◆ **Problem to solve**
Only lines with the word "sans" belong in the answer; copy them from the records below.

[Saved data entries]
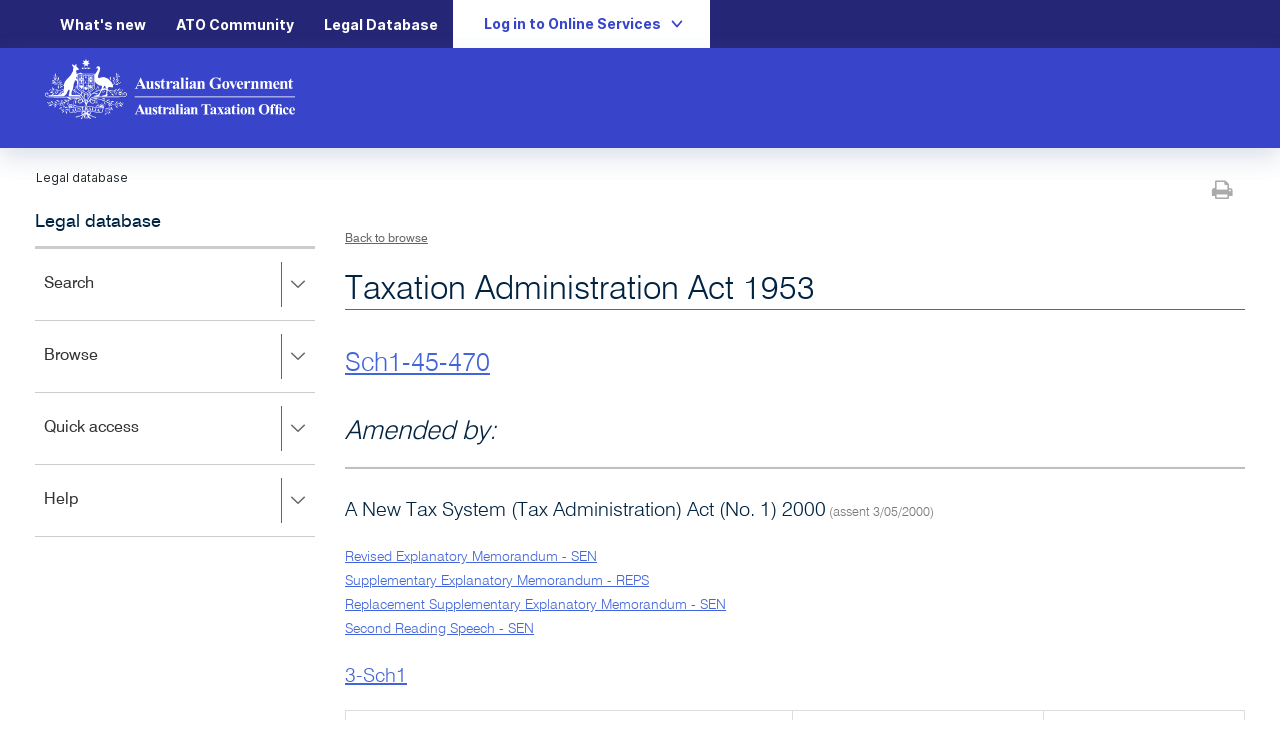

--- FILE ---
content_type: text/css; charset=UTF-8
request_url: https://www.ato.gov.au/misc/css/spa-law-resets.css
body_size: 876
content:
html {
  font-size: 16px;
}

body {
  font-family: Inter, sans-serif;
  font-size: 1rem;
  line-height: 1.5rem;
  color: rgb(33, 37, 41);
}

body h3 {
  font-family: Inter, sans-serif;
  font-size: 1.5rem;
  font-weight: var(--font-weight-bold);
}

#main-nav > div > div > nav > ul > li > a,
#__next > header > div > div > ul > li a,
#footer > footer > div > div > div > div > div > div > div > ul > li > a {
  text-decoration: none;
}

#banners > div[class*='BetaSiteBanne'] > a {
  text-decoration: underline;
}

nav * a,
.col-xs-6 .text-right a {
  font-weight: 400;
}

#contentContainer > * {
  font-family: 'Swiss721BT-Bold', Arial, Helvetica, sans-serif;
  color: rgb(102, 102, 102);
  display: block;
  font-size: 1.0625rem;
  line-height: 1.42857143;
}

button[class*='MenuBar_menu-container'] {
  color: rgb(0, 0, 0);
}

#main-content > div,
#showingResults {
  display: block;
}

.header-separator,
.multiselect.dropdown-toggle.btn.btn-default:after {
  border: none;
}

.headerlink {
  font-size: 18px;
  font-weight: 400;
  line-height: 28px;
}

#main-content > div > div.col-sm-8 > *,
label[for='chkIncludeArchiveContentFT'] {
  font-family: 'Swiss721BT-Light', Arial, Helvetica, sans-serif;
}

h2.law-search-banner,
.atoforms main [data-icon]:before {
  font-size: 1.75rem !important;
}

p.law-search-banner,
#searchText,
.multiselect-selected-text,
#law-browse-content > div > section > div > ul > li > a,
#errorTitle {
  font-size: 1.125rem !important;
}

◆ **Written response**
  font-family: Inter, sans-serif;
  font-family: Inter, sans-serif;
  font-family: 'Swiss721BT-Bold', Arial, Helvetica, sans-serif;
  font-family: 'Swiss721BT-Light', Arial, Helvetica, sans-serif;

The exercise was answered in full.